Depuis le lancement du tourisme au Maroc, on a souvent orienté notre offre à la demande internationale. Quoi qu’il en soit, soyons réaliste, l’été sera difficile vu le contexte.

2- Dans quelle mesure la demande touristique nationale pourrait-elle combler les pertes enregistrées par le secteur?

La pandémie du Covid-19 a affecté le tourisme au Maroc et dans le monde entier. Selon l’Organisation mondiale du tourisme (OMT), le nombre de touristes internationaux pourrait chuter de 60 à 80% en 2020. La reprise ne serait envisageable qu’à partir de 2021 au plus tôt. Ce tourisme international représente près de 70% des recettes de l’économie touristique marocaine et malheureusement, le tourisme national ne peut pas combler cette perte.

Toutefois, il peut compenser une partie non négligeable notamment si nous arrivons à satisfaire les attentes de la clientèle marocaine. Je pense par exemple aux marocains qui séjournent chaque année à l’étranger notamment au sud de l’Espagne et en France. Ils possèdent un pouvoir d’achat conséquent avec des dépenses totales de près de 2 milliards d’euros (en 2019) lors de leurs séjours à l’étranger. Il serait par conséquent intéressant de l’orienter dans les différentes régions du Maroc par le biais d’une offre en adéquation avec leurs attentes. D’autre part, il va falloir préparer une stratégie à court et moyen termes pour pérenniser ces flux et drainer d’autres segments de clientèles nationales en parallèle.

3- Comment peut-on adapter l’offre touristique locale aux besoins et au pouvoir d’achat de la clientèle marocaine ?

Il est reconnu depuis longtemps que l’offre touristique marocaine et malgré les efforts déployés par le secteur privé et les pouvoirs publics, ne répond généralement pas à la demande touristique de la clientèle nationale. La preuve en est que plus de la moitié des touristes marocains se dirige vers des structures alternatives : les meublés (appartements ou résidences) ainsi que chez les amis et la famille. Cela est dû à plusieurs raisons notamment le pouvoir d’achat, d’où la nécessité de soutenir les ménages marocains de partir en voyage. Le voyage doit être un droit pour tous les citoyens et la mise à disposition de chèques de voyages et les vacances échelonnées sont des solutions qui ont été proposées de manière récurrente par les professionnels.

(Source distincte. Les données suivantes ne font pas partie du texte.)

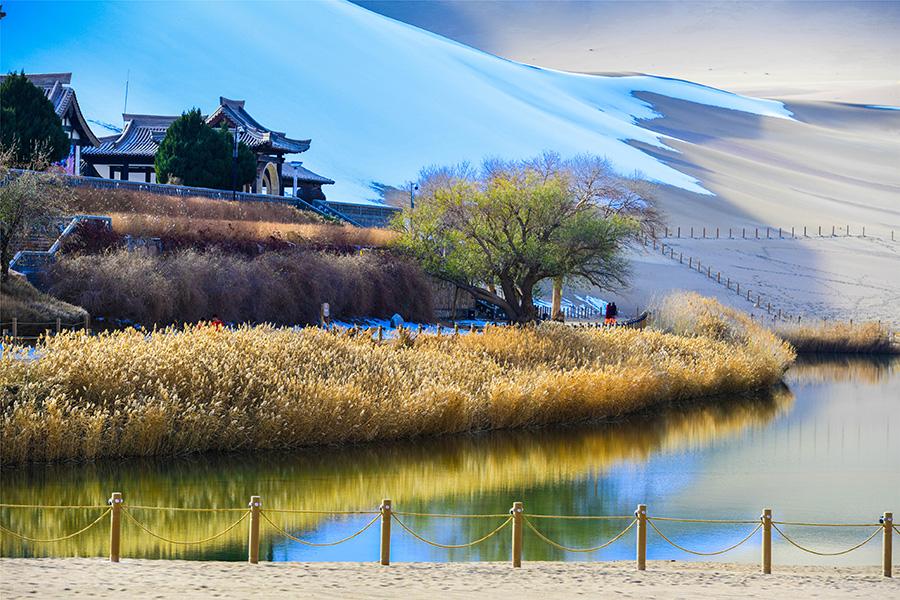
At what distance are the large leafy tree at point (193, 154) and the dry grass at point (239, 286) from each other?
10633 mm

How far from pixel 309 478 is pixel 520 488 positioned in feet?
10.6

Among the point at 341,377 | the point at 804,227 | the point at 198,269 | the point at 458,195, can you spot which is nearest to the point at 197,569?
the point at 341,377

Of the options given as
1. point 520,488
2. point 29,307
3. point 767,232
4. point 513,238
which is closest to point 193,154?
point 513,238

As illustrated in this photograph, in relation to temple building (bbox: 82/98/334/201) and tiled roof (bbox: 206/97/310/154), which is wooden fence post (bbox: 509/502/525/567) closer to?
temple building (bbox: 82/98/334/201)

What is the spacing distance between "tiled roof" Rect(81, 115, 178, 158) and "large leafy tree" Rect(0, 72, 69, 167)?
7076 millimetres

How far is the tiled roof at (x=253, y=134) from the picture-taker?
51.0 meters

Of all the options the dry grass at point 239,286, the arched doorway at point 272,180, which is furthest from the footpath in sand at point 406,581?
the arched doorway at point 272,180

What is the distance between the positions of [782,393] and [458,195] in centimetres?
1051

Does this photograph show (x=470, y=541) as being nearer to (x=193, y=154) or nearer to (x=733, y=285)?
(x=193, y=154)

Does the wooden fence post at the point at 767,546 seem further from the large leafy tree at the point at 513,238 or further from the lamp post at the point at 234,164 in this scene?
the lamp post at the point at 234,164

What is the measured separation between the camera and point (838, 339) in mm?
45594

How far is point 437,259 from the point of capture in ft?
121

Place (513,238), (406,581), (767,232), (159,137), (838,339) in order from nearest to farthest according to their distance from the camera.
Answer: (406,581) < (513,238) < (838,339) < (159,137) < (767,232)

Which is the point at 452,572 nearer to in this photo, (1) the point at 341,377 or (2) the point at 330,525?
(2) the point at 330,525
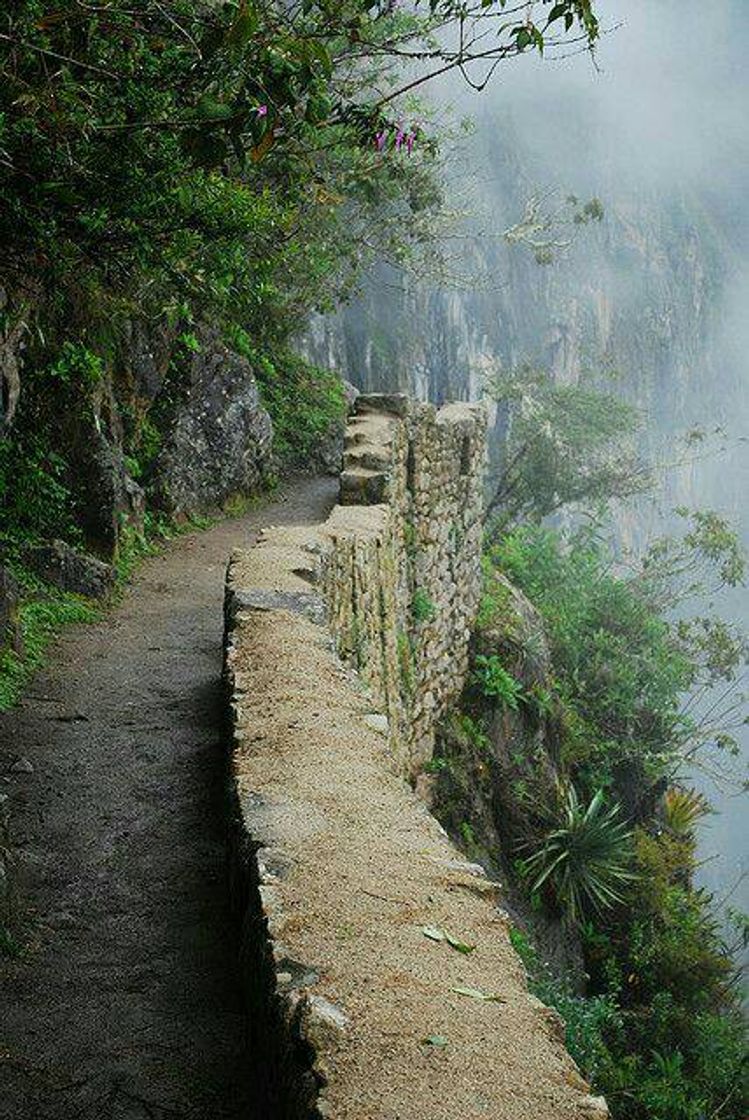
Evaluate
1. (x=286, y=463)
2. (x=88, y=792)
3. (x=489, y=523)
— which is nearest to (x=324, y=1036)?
(x=88, y=792)

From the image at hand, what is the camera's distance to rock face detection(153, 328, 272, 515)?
37.1 feet

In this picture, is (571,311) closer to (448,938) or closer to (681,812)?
(681,812)

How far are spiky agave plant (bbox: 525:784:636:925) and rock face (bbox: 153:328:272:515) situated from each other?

Il est nécessaire d’innover en termes de produits et d’anticiper les tendances. Au Maroc, comme ailleurs, nous observons une demande croissante vis-à-vis des voyages immersifs et durables avec le concept bio, beldi, végétarien… En effet, de nature, nous les marocains, nous sommes enclins à un retour aux sources, à nos traditions, à notre art de vivre. Des produits peuvent être lancés au niveau gastronomie car chaque région du Maroc plus particulièrement le milieu rural peut offrir des plats variés, différents produits de terroir.

Parallèlement, un fort besoin de ressourcement se fait sentir. Il est d’autant plus prégnant depuis la pandémie de Covid-19. La demande s’oriente vers le bien-être, pas uniquement le bien-être des SPA mais le bien-être en général : développement personnel, tourisme spirituel, retraite de méditation… Malheureusement, l’offre est encore limitée à ce niveau-là.

Par ailleurs, le numérique est un outil de promotion de l’ensemble des offres touristiques du Royaume. Les actions récentes de l’ONMT, des CRT et des régions sont de belles initiatives pour consolider notre tourisme national. La création de plateformes collaboratives de voyage peut permettre aux Marocains de devenir des ambassadeurs de leur territoire en diffusant des expériences “instagramables” par exemple la plateforme “All Souss Massa” dans la région d’Agadir.